Every student who reads Lee’s book does not identify with Atticus or with Scout, and teaching it as though they do, or they must, may reinforce the very stereotypes about black men and impoverished women that teaching the book is supposed to combat. Some identify with Tom Robinson, or with Calpurnia, or with Mayella Ewell and, for these students, “To Kill a Mockingbird” is a far more complex text which, in the hands of a less-than-effective teacher, can be damaging.

So let’s move beyond a debate about censorship, about banning of books in classrooms, about the word “nigger.” All of that has been hashed over more or less effectively. Characters in novels think and act differently, and often in opposition to, the ways in which their authors think and act. It may be a sign that you are not a racist if you shine light on racists by creating one in fiction. Or it might not.

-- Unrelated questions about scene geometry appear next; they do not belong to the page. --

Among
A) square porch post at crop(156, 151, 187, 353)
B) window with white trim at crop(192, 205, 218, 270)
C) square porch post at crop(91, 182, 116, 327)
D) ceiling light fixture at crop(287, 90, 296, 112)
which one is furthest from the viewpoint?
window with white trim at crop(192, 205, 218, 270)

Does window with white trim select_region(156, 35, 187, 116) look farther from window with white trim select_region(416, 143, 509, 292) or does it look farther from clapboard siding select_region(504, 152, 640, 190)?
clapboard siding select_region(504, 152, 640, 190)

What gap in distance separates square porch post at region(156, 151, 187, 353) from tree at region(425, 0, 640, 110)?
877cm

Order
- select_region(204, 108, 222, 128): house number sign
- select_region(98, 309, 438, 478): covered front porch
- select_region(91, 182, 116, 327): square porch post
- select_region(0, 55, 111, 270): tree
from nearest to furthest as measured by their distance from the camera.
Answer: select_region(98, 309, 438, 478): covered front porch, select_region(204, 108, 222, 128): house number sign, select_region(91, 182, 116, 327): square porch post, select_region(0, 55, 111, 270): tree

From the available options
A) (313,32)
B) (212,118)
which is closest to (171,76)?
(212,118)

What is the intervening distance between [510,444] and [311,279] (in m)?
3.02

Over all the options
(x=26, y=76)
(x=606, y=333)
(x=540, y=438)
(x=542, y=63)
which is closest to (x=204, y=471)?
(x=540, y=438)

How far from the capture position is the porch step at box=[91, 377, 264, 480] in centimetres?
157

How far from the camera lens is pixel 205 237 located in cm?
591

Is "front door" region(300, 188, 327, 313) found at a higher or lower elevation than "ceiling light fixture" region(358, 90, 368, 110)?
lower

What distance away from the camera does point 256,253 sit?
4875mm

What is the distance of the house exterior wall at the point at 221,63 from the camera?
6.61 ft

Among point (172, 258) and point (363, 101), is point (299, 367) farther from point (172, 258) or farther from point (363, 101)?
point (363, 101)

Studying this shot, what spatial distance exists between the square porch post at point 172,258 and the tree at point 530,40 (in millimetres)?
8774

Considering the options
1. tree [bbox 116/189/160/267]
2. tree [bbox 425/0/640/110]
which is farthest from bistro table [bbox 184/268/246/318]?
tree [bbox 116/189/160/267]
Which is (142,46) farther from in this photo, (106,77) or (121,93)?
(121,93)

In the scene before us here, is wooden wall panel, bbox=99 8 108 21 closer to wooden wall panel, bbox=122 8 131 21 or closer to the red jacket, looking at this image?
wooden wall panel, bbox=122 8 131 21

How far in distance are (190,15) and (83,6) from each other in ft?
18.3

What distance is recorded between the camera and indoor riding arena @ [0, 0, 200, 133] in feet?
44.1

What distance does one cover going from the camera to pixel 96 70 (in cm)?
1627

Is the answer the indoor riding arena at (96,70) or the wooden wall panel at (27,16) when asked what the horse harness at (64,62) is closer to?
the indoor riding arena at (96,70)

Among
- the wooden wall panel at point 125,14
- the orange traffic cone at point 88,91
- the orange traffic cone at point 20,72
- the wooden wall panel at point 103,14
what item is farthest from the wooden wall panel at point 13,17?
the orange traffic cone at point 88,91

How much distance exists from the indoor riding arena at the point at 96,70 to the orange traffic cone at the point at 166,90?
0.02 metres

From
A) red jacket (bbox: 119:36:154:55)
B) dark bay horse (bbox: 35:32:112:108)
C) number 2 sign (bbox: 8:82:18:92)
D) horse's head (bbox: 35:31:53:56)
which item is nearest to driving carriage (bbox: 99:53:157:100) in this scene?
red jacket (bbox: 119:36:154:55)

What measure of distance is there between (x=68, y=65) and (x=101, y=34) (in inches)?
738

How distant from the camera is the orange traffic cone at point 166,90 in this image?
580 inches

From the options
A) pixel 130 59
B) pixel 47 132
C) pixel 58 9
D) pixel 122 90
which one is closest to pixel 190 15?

Let’s instead think about how, why and when we invite books into our classrooms, about the needs of an increasingly diverse student body and about how we can use difficult books to both illuminate our shameful past and better shape the young minds of our future. Though it holds sentimental pride of place for so many as the first book they read about race and injustice, “To Kill A Mockingbird” is more than a book about race and injustice, and it is not the only book about race and injustice. In the 21st century, it may not be the best book to illuminate those themes, especially when it reinforces so many stereotypes and misconceptions many eighth graders are hardly equipped to consider.